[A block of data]
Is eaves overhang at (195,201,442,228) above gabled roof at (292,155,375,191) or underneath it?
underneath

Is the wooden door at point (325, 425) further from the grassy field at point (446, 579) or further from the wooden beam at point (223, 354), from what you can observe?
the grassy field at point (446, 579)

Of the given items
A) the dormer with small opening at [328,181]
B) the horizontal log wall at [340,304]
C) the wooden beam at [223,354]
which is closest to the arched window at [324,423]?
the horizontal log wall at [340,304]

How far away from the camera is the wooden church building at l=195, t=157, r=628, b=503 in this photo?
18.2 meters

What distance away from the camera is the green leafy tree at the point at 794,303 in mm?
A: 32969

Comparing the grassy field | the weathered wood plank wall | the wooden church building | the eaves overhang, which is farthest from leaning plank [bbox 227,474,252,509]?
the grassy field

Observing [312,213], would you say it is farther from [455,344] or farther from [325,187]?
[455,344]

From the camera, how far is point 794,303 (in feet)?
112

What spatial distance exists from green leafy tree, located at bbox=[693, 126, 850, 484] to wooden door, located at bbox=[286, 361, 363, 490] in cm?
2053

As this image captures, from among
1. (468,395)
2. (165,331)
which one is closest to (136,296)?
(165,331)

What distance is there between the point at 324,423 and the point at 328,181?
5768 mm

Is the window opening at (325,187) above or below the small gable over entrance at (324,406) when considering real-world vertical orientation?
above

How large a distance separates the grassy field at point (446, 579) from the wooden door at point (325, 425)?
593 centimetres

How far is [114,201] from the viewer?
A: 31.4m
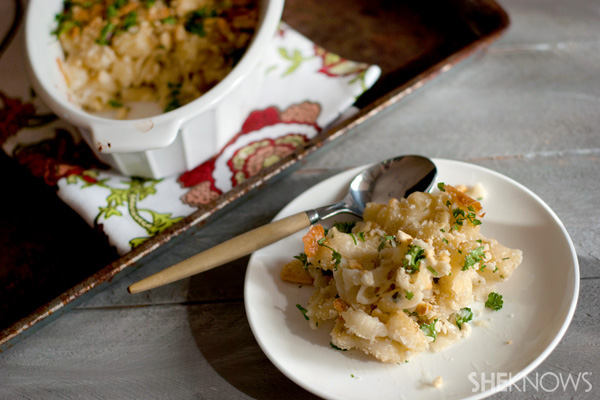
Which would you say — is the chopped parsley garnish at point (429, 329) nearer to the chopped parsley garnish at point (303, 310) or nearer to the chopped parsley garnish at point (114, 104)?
the chopped parsley garnish at point (303, 310)

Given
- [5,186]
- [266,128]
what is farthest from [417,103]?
[5,186]

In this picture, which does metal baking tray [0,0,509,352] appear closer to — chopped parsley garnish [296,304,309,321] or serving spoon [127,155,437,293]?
serving spoon [127,155,437,293]

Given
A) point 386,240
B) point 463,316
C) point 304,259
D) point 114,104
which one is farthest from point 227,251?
point 114,104

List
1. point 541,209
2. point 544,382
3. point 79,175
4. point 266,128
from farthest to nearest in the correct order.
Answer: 1. point 266,128
2. point 79,175
3. point 541,209
4. point 544,382

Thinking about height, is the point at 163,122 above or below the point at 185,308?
above

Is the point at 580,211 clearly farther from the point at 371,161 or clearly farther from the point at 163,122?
the point at 163,122

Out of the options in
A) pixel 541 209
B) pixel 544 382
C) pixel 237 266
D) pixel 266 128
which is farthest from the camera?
pixel 266 128

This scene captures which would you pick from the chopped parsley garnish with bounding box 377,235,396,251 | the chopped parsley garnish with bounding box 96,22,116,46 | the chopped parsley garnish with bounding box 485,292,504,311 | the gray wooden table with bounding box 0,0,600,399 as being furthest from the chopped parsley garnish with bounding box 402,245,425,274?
the chopped parsley garnish with bounding box 96,22,116,46

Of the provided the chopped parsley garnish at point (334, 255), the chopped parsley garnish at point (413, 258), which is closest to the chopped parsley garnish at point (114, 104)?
the chopped parsley garnish at point (334, 255)
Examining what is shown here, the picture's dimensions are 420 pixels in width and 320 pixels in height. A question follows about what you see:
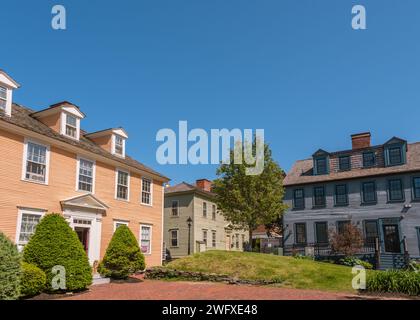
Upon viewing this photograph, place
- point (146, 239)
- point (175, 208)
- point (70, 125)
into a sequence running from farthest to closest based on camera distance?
point (175, 208) → point (146, 239) → point (70, 125)

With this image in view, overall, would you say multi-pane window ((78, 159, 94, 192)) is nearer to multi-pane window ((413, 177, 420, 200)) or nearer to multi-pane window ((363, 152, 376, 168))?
multi-pane window ((363, 152, 376, 168))

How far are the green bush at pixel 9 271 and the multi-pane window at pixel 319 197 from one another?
24.2 metres

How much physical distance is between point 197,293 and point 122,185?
9382 millimetres

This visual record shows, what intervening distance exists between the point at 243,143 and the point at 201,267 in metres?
12.1

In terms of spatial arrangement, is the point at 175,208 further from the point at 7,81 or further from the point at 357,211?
the point at 7,81

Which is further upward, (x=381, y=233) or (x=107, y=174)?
(x=107, y=174)

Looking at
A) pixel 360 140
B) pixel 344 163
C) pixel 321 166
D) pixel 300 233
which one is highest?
pixel 360 140

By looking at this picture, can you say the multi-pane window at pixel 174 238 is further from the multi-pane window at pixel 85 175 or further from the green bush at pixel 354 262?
the multi-pane window at pixel 85 175

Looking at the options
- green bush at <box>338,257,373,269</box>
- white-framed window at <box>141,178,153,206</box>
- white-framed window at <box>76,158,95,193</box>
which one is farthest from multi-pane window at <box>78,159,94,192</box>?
green bush at <box>338,257,373,269</box>

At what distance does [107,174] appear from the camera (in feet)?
66.0

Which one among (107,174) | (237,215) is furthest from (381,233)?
(107,174)

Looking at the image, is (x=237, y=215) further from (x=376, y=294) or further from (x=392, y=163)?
(x=376, y=294)

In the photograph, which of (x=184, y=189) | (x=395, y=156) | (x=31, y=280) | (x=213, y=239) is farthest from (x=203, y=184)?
(x=31, y=280)

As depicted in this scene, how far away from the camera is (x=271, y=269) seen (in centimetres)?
1822
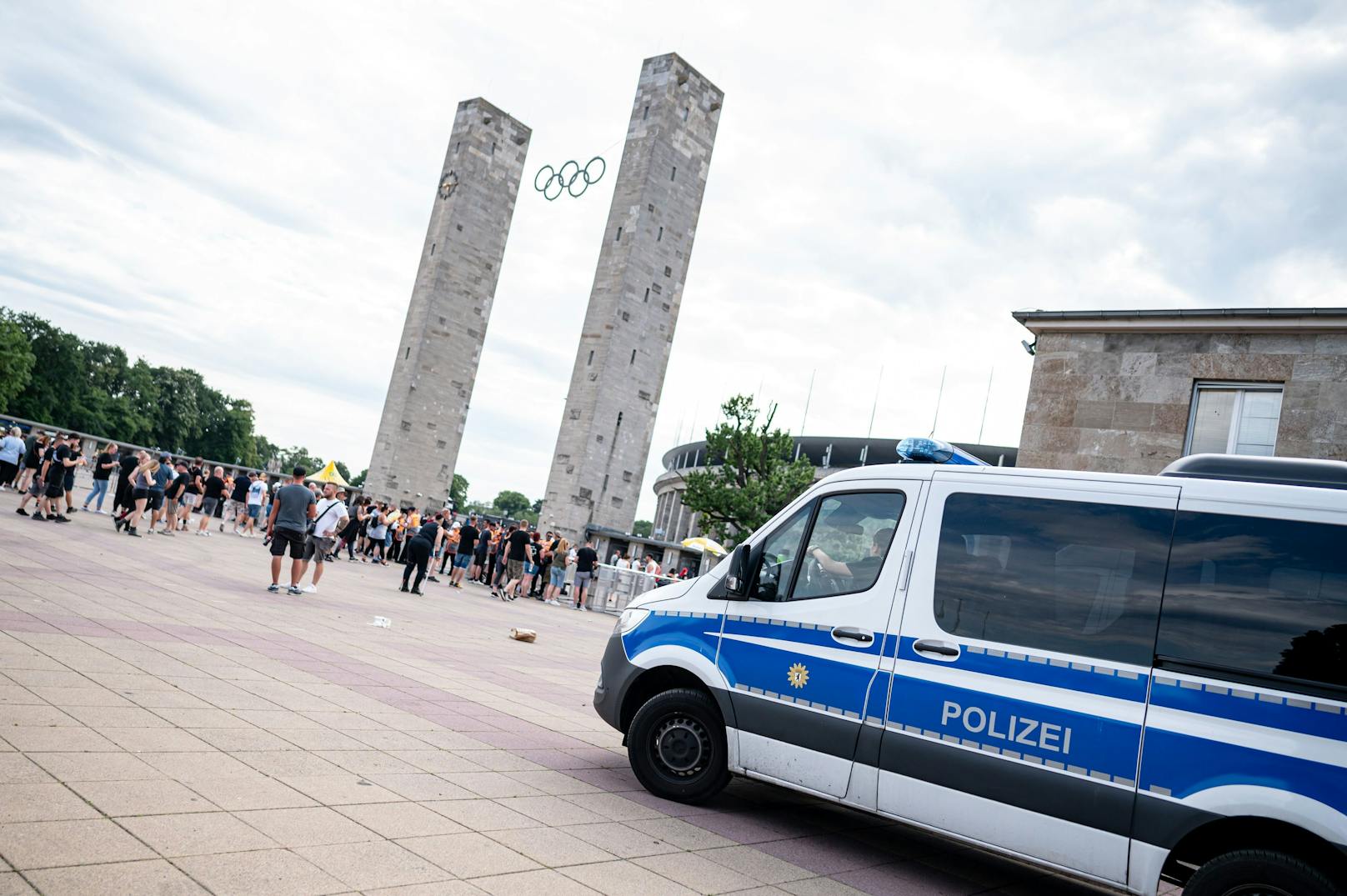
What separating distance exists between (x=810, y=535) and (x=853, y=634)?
2.55 ft

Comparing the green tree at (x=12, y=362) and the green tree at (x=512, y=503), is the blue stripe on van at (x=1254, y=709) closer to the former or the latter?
the green tree at (x=12, y=362)

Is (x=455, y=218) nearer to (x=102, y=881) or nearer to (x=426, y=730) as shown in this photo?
(x=426, y=730)

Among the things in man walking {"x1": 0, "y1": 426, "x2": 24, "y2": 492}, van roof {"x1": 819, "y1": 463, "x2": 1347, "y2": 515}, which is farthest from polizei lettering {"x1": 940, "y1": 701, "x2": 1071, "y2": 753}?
man walking {"x1": 0, "y1": 426, "x2": 24, "y2": 492}

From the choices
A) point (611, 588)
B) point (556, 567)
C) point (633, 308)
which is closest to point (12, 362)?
point (633, 308)

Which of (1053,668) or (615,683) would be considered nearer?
(1053,668)

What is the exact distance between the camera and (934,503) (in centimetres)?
600

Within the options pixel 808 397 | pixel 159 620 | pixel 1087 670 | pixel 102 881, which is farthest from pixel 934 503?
pixel 808 397

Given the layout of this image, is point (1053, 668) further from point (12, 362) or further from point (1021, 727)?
point (12, 362)

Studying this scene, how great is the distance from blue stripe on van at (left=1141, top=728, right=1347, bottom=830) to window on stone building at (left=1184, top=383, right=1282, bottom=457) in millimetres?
10016

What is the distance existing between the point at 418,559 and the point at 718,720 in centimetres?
1385

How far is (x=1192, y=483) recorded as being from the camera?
205 inches

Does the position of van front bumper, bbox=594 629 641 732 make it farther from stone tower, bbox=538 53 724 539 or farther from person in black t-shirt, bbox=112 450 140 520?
stone tower, bbox=538 53 724 539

> _Task requirements_
Reproduce all of the entries above word for word, leaving out the pictures.

> _Written response_
Is eaves overhang at (195,201,442,228) above gabled roof at (292,155,375,191) or underneath it?
underneath

Is the wooden door at point (325, 425) further from the grassy field at point (446, 579) or further from the wooden beam at point (223, 354), from what you can observe?
the grassy field at point (446, 579)

Of the given items
A) the dormer with small opening at [328,181]
B) the horizontal log wall at [340,304]
C) the wooden beam at [223,354]
which is closest to the arched window at [324,423]?
the horizontal log wall at [340,304]

How far away from the camera is the wooden church building at l=195, t=157, r=628, b=503 in this photo?
18.2 meters

What distance away from the camera is the green leafy tree at the point at 794,303 in mm?
A: 32969

Comparing the grassy field | the weathered wood plank wall | the wooden church building | the eaves overhang, which is farthest from leaning plank [bbox 227,474,252,509]?
the grassy field

Observing [312,213], would you say it is farther from [455,344] or farther from [325,187]?
[455,344]

From the camera, how far is point 794,303 (in feet)?
112

What spatial distance exists from green leafy tree, located at bbox=[693, 126, 850, 484] to wooden door, located at bbox=[286, 361, 363, 490] in cm?
2053

As this image captures, from among
1. (468,395)
2. (165,331)
which one is closest to (136,296)?
(165,331)

What distance is there between the point at 324,423 and the point at 328,181?
5768 mm

Is the window opening at (325,187) above or below the small gable over entrance at (324,406) when considering real-world vertical orientation?
above

How large a distance separates the grassy field at point (446, 579) from the wooden door at point (325, 425)?
593 centimetres

How far is [114,201] from the viewer?
A: 31.4m
Which would you say — is the chopped parsley garnish at point (429, 329) nearer to the chopped parsley garnish at point (303, 310) or nearer to the chopped parsley garnish at point (114, 104)?
the chopped parsley garnish at point (303, 310)

Given
- [5,186]
- [266,128]
what is farthest from [417,103]?
[5,186]

In this picture, which does metal baking tray [0,0,509,352] appear closer to — chopped parsley garnish [296,304,309,321] or serving spoon [127,155,437,293]?
serving spoon [127,155,437,293]

Given
A) point 386,240
B) point 463,316
C) point 304,259
D) point 114,104
which one is farthest from point 227,251?
point 114,104

List
1. point 541,209
2. point 544,382
3. point 79,175
4. point 266,128
from farthest to nearest in the correct order.
Answer: 1. point 266,128
2. point 79,175
3. point 541,209
4. point 544,382

Thinking about height, is the point at 163,122 above or below the point at 185,308?
above

Is the point at 580,211 clearly farther from the point at 371,161 or clearly farther from the point at 163,122?
the point at 163,122

Out of the options in
A) pixel 541 209
B) pixel 544 382
C) pixel 237 266
D) pixel 266 128
which is farthest from the camera?
pixel 266 128

This scene captures which would you pick from the chopped parsley garnish with bounding box 377,235,396,251 | the chopped parsley garnish with bounding box 96,22,116,46 | the chopped parsley garnish with bounding box 485,292,504,311 | the gray wooden table with bounding box 0,0,600,399 as being furthest from the chopped parsley garnish with bounding box 402,245,425,274?
the chopped parsley garnish with bounding box 96,22,116,46

Of the provided the chopped parsley garnish at point (334, 255), the chopped parsley garnish at point (413, 258), which is closest to the chopped parsley garnish at point (114, 104)?
the chopped parsley garnish at point (334, 255)
Examining what is shown here, the picture's dimensions are 420 pixels in width and 320 pixels in height. A question follows about what you see:
Upon viewing this photograph, place
- point (146, 239)
- point (175, 208)
- point (70, 125)
into a sequence running from farthest to closest based on camera distance?
point (175, 208) → point (146, 239) → point (70, 125)

With this image in view, overall, would you say multi-pane window ((78, 159, 94, 192)) is nearer to multi-pane window ((413, 177, 420, 200)) or nearer to multi-pane window ((363, 152, 376, 168))?
multi-pane window ((363, 152, 376, 168))

How far are the green bush at pixel 9 271 and the multi-pane window at pixel 319 197 from one another?
24.2 metres

How much physical distance is between point 197,293 and point 122,185?
9382 millimetres

This visual record shows, what intervening distance exists between the point at 243,143 and the point at 201,267 in metres?
12.1

In terms of spatial arrangement, is the point at 175,208 further from the point at 7,81 or further from the point at 357,211?
the point at 7,81

Which is further upward, (x=381, y=233) or (x=107, y=174)?
(x=107, y=174)

Looking at
A) pixel 360 140
B) pixel 344 163
C) pixel 321 166
D) pixel 300 233
which one is highest?
pixel 360 140

By looking at this picture, can you say the multi-pane window at pixel 174 238 is further from the multi-pane window at pixel 85 175 or further from the green bush at pixel 354 262?
the multi-pane window at pixel 85 175

Looking at the options
- green bush at <box>338,257,373,269</box>
- white-framed window at <box>141,178,153,206</box>
- white-framed window at <box>76,158,95,193</box>
which one is farthest from multi-pane window at <box>78,159,94,192</box>?
green bush at <box>338,257,373,269</box>

At what distance does [107,174] appear from the camera (in feet)?
66.0

Which one among (107,174) | (237,215) is furthest from (381,233)?
(107,174)

Looking at the image, is (x=237, y=215) further from (x=376, y=294) or further from (x=392, y=163)?
(x=376, y=294)

In the photograph, which of (x=184, y=189) | (x=395, y=156) | (x=31, y=280) | (x=213, y=239) is farthest from (x=203, y=184)?
(x=31, y=280)

As depicted in this scene, how far away from the camera is (x=271, y=269) seen (in centimetres)?
1822
What separating distance exists between (x=810, y=535) and (x=853, y=634)?
2.55 ft

Comparing the green tree at (x=12, y=362) and the green tree at (x=512, y=503), is the blue stripe on van at (x=1254, y=709) closer to the former or the latter?
the green tree at (x=12, y=362)

Is (x=455, y=218) nearer to (x=102, y=881) or nearer to (x=426, y=730) as shown in this photo?
(x=426, y=730)

Among the things in man walking {"x1": 0, "y1": 426, "x2": 24, "y2": 492}, van roof {"x1": 819, "y1": 463, "x2": 1347, "y2": 515}, which is farthest from polizei lettering {"x1": 940, "y1": 701, "x2": 1071, "y2": 753}?
man walking {"x1": 0, "y1": 426, "x2": 24, "y2": 492}

From the choices
A) point (611, 588)
B) point (556, 567)
C) point (633, 308)
which is closest to point (12, 362)?
point (633, 308)

Which of (1053,668) or (615,683) would be considered nearer?
(1053,668)

What is the exact distance between the camera and (934,503) (in centimetres)?
600

Within the options pixel 808 397 | pixel 159 620 | pixel 1087 670 | pixel 102 881, which is farthest from pixel 934 503?
pixel 808 397

Given the layout of this image, is point (1053, 668) further from point (12, 362) or further from point (1021, 727)?
point (12, 362)

Studying this scene, how great is the distance from blue stripe on van at (left=1141, top=728, right=1347, bottom=830) to window on stone building at (left=1184, top=383, right=1282, bottom=457) in millimetres?
10016

What is the distance existing between the point at 418,559 and the point at 718,720 in centimetres?
1385

How far is (x=1192, y=483) recorded as being from the camera?
205 inches

Does the position of van front bumper, bbox=594 629 641 732 make it farther from stone tower, bbox=538 53 724 539 or farther from person in black t-shirt, bbox=112 450 140 520?
stone tower, bbox=538 53 724 539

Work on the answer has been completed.